An investigation found no evidence of cheating by the firefighters.
Tober ultimately pulled certification for some firefighters because they did not fulfill requirements set for by EMS.
Neighborhood Health Clinic co-founder Nancy Lascheid, representing the Collier County Medical Society’s 530 physician members, said pre-hospital medical decisions “must remain under the vigilance of physicians and only physicians.”
“As those who are educated, trained and totally committed to health care in Collier County, we are strongly opposed to the legislative initiative being undertaken by the local fire departments,” she said.
North Naples Fire Commissioner Jim Burke said he was somewhat bewildered by opposition to the legislation, which originated with county commissioners.
“This cockamamie system we have in Collier County (has) 10 different (departments). It is outmoded, antiquated and inefficient financially,” Burke said.
Burke contended that 80 percent of the nation is served by a fire-based integrated fire-emergency medical service (EMS) system.
Productivity Committee member Janet Vasey said she doesn’t oppose consolidation.
Setting up separate EMS protocols is problematic, she said.
“When you look at providing the pre-hospital medical care, the really important part is getting the meds,” Vasey said. “If you’re going to be giving these life-saving meds, you have to give them over and over again (and) most are given in the ambulance going to the hospital.”

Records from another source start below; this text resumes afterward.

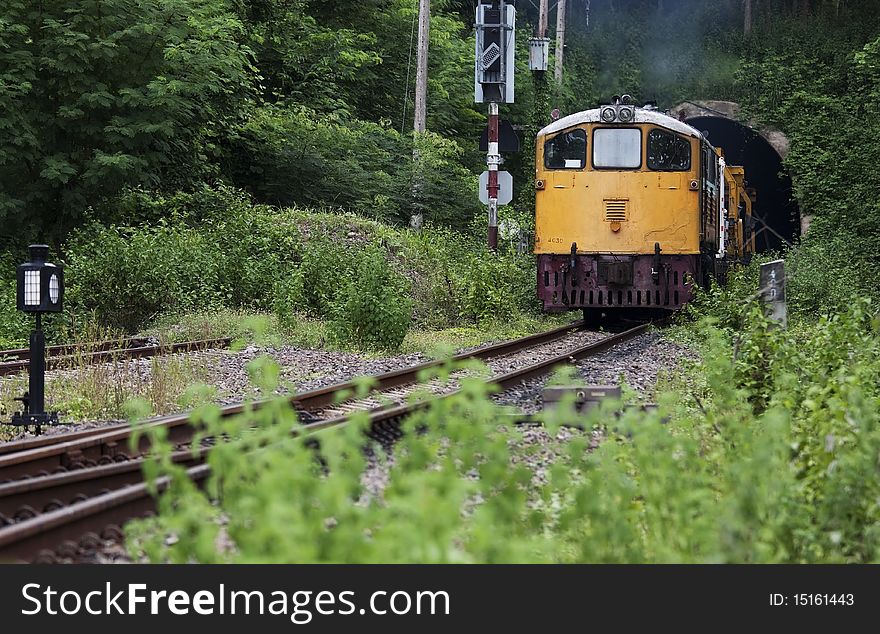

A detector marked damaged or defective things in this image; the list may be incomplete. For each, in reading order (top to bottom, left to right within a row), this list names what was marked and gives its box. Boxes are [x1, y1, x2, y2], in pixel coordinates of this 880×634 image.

rusty train bumper [536, 252, 700, 312]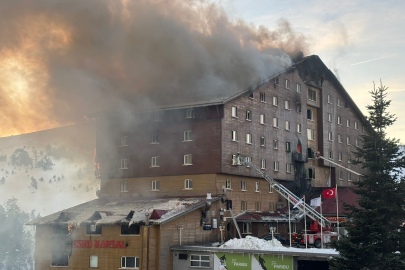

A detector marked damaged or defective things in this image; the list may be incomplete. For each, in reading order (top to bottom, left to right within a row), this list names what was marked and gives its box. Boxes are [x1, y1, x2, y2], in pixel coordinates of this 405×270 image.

charred window opening [51, 225, 72, 266]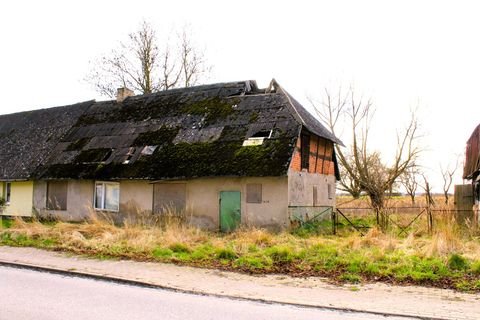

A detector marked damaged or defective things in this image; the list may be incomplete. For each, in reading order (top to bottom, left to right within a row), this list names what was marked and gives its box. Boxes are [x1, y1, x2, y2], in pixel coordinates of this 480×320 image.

damaged roof [0, 100, 94, 180]
damaged roof [3, 79, 342, 181]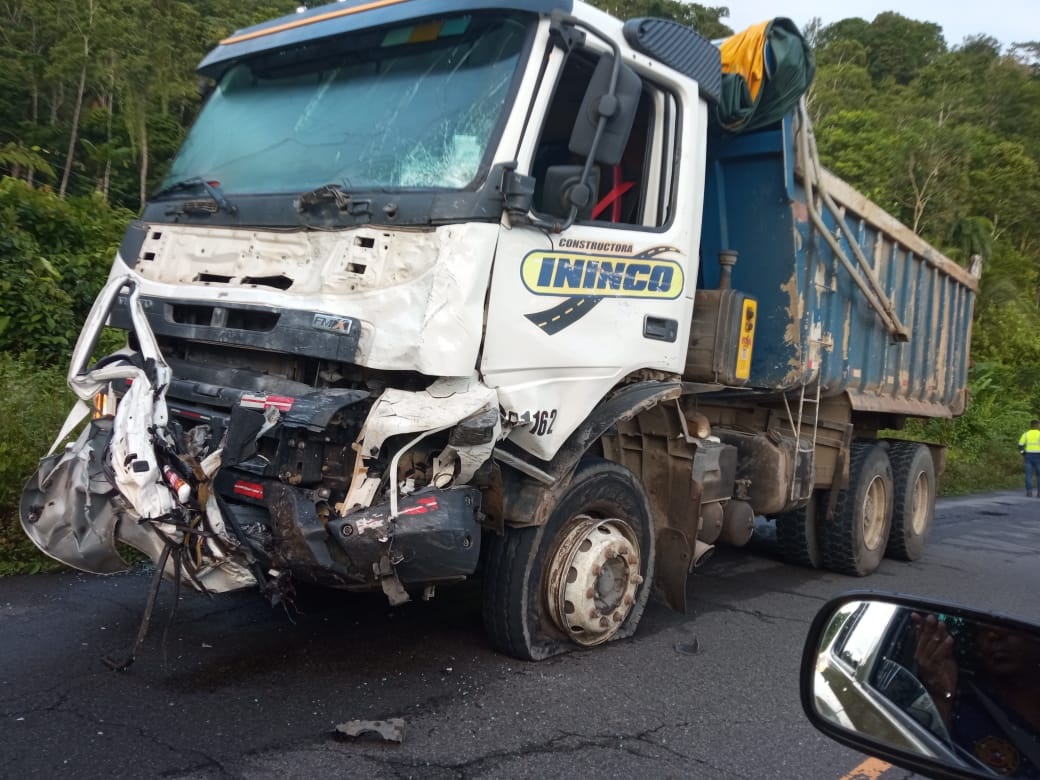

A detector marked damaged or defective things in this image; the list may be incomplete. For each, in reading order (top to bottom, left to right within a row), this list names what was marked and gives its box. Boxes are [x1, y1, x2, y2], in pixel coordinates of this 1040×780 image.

cracked windshield [165, 12, 528, 195]
damaged dump truck [26, 1, 984, 660]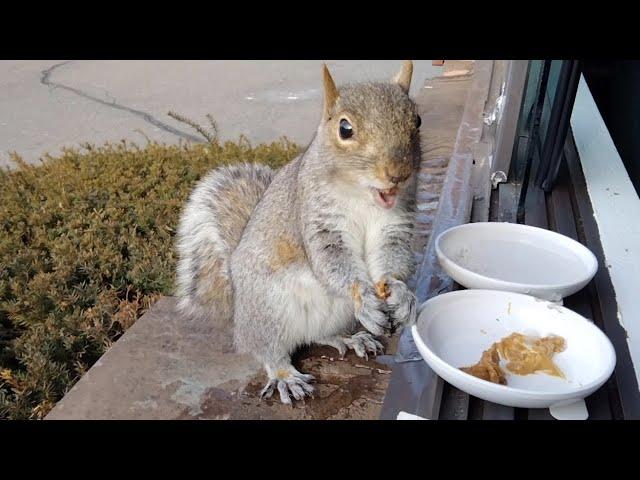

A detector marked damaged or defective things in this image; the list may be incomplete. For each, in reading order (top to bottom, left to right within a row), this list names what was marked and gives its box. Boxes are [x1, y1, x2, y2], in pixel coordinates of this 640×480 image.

crack in pavement [40, 60, 204, 142]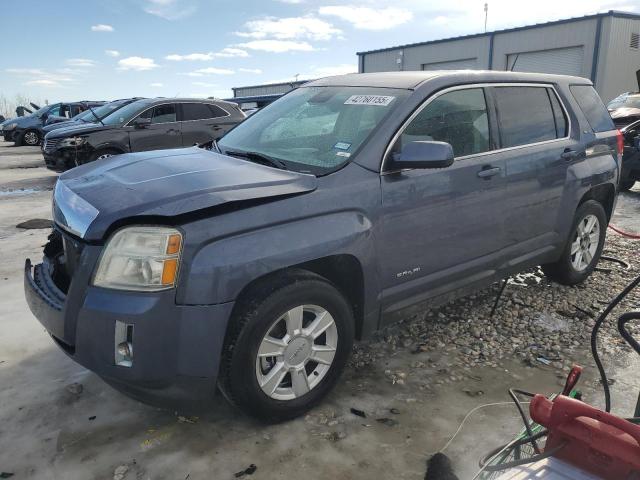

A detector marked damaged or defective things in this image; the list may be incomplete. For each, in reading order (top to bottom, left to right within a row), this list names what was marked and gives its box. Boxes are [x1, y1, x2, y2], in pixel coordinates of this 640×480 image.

damaged car in background [40, 97, 245, 171]
damaged front bumper [25, 229, 235, 408]
damaged car in background [25, 70, 620, 420]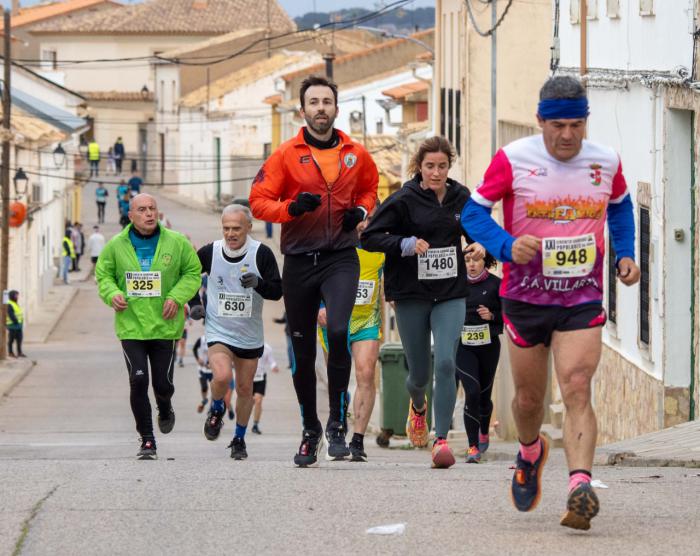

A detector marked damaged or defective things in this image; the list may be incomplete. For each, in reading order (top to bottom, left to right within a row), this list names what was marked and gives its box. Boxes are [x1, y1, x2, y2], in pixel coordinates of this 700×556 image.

pavement crack [12, 482, 58, 556]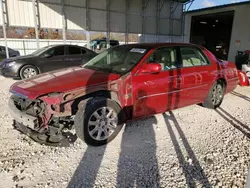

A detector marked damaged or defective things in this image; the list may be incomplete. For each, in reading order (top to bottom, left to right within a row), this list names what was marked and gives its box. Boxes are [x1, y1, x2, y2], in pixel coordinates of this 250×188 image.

crumpled hood [10, 66, 121, 100]
bent bumper [7, 97, 38, 128]
damaged front end [8, 91, 76, 147]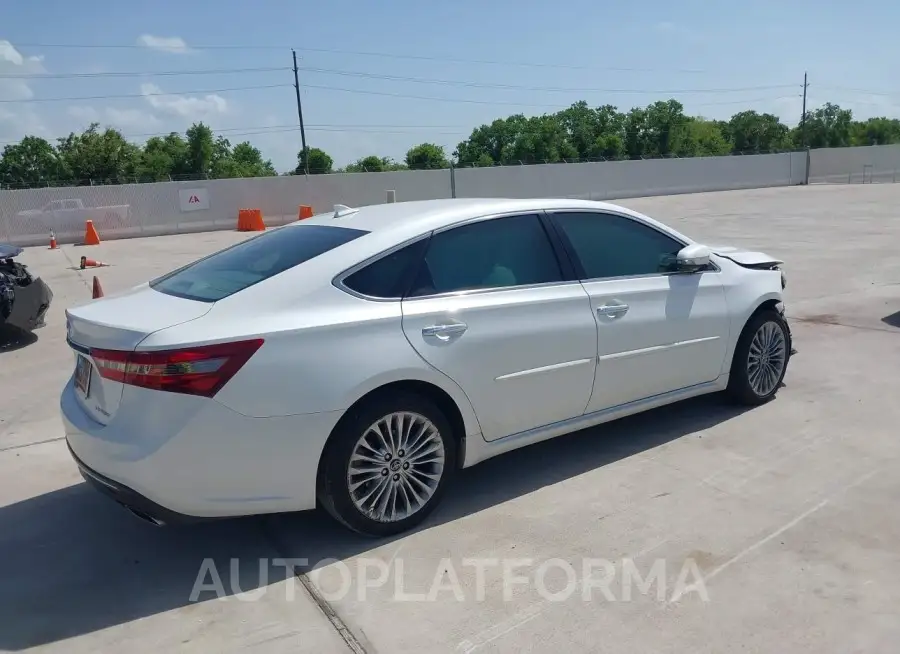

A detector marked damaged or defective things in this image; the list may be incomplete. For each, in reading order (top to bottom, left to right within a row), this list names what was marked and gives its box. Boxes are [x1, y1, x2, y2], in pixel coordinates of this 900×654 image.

That’s why area physicians are concerned, Vasey said.
Friday, Rep. Tom Grady, R-Naples, said he would entirely support complete fire-rescue consolidation to eliminate duplicate services and positions and reduce costs for taxpayers. But the way the legislation was presented, Grady said he got the distinct impression that it is not about smart economics, implying there was more of a political bent.

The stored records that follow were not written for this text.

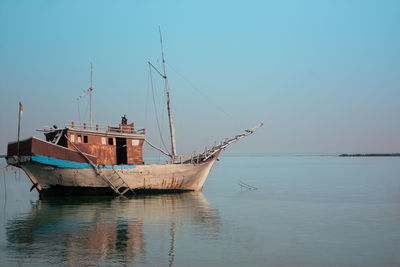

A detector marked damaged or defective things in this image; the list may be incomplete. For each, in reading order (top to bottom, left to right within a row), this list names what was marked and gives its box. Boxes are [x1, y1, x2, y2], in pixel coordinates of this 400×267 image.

rusty metal hull [15, 155, 217, 195]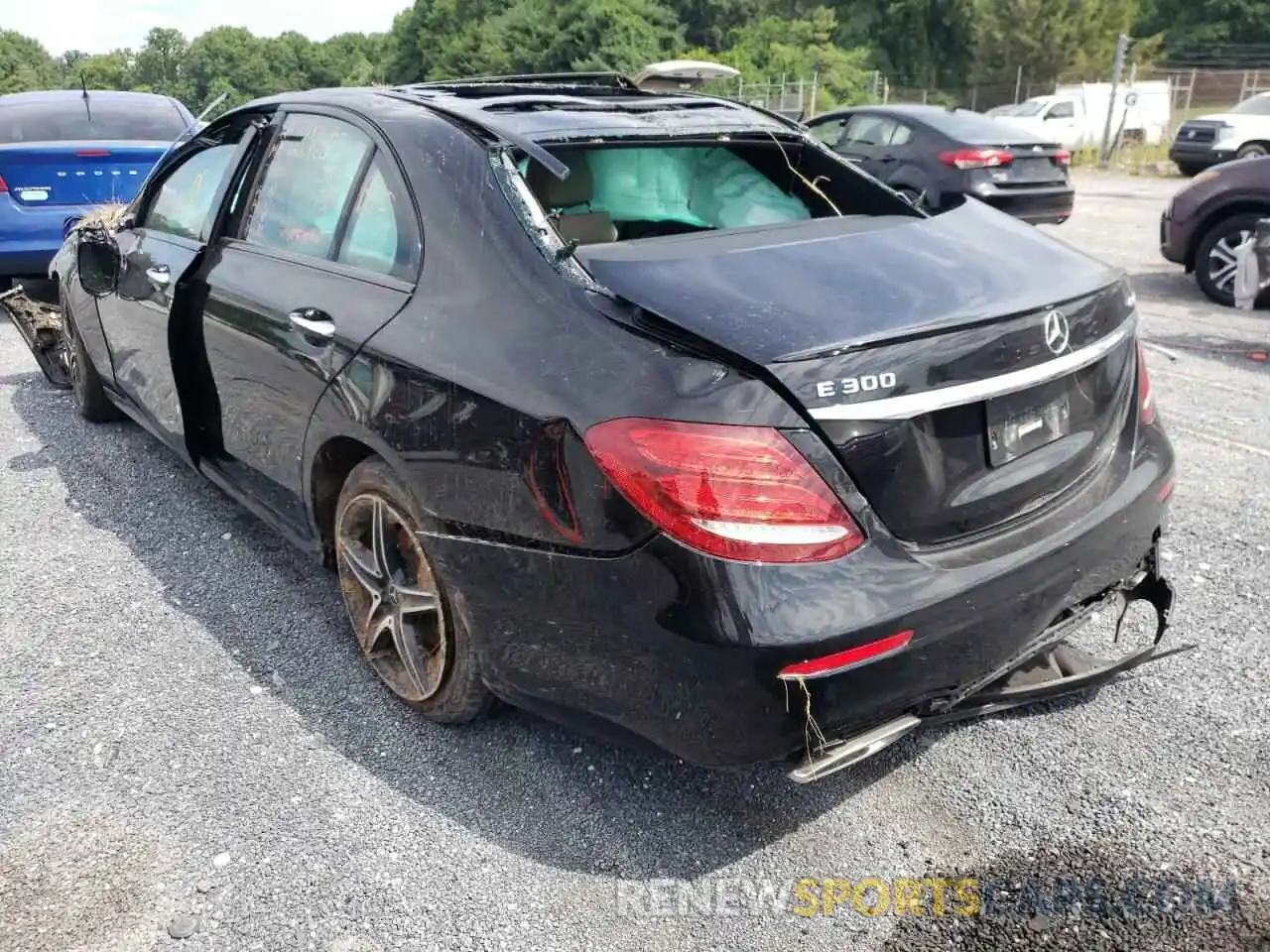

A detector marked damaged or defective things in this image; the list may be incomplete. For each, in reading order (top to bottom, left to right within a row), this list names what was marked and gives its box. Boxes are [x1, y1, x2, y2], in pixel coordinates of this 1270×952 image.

damaged rear bumper [787, 555, 1173, 786]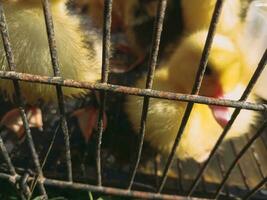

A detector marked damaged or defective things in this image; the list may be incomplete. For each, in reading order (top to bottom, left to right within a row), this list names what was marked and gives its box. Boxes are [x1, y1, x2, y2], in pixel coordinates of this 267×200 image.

rusty metal bar [0, 3, 47, 198]
rusty metal bar [41, 0, 73, 182]
rusty metal bar [0, 173, 202, 199]
rusty metal bar [96, 0, 112, 187]
rusty metal bar [0, 70, 266, 111]
rusty metal bar [127, 0, 168, 190]
rusty metal bar [158, 0, 225, 194]
rusty metal bar [188, 48, 267, 197]
rusty metal bar [215, 120, 267, 198]
rusty metal bar [245, 177, 267, 199]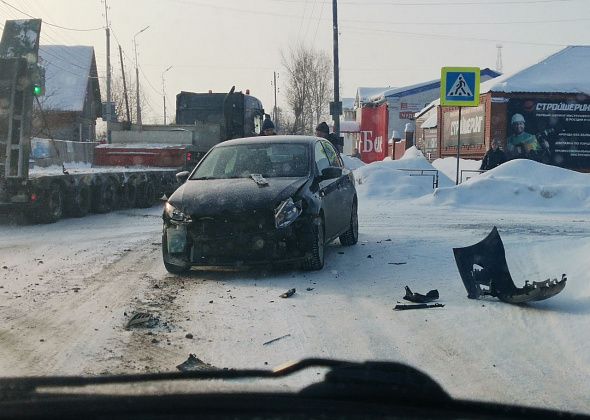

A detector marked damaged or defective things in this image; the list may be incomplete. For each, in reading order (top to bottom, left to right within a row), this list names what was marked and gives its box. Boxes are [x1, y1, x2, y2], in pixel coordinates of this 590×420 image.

detached front bumper [162, 213, 310, 266]
vehicle hood damage [169, 177, 308, 217]
damaged black car [160, 135, 358, 272]
broken car part [404, 286, 442, 302]
vehicle hood damage [454, 228, 568, 304]
broken car part [454, 228, 568, 304]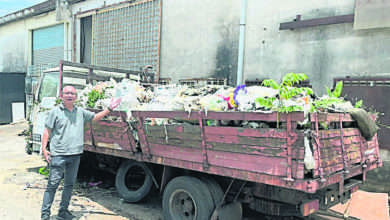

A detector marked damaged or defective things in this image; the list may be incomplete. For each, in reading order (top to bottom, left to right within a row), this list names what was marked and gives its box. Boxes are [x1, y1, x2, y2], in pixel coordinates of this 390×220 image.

abandoned lorry [26, 61, 380, 219]
damaged truck [26, 60, 380, 220]
rusty vehicle [27, 61, 380, 219]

For that reason, he needs to take a much closer look at the initiatives before making a decision to back them, he said.
Delegation chairman Matt Hudson, R-Naples, once served as a fire commissioner so knows the historical terrain, and he’s not entirely sure which way he will decide.
His initial reaction was to back away from the bills because the process didn’t include enough public input, or even a voter referendum, Hudson said Friday.
He’s grateful that fire district leaders took his words at the Oct. 14 meeting to heart and re-drafted the language to encourage more public input, and open up the changes to a voter referendum.
Tober’s absence from the session was noticeable and troubling, Hudson said.
Collier County Commission Chairwoman Donna Fiala said she was troubled by the turn taken over consolidation talks.
“I’ve heard some accusations that the fire departments (were) trying to take over EMS,” Fiala said. The commission told fire districts that if they consolidate, they can take ambulance services, Fiala said.
“All of a sudden, fire departments were being accused of trying to take over EMS (and) we were the ones who asked them to do it,” Fiala said.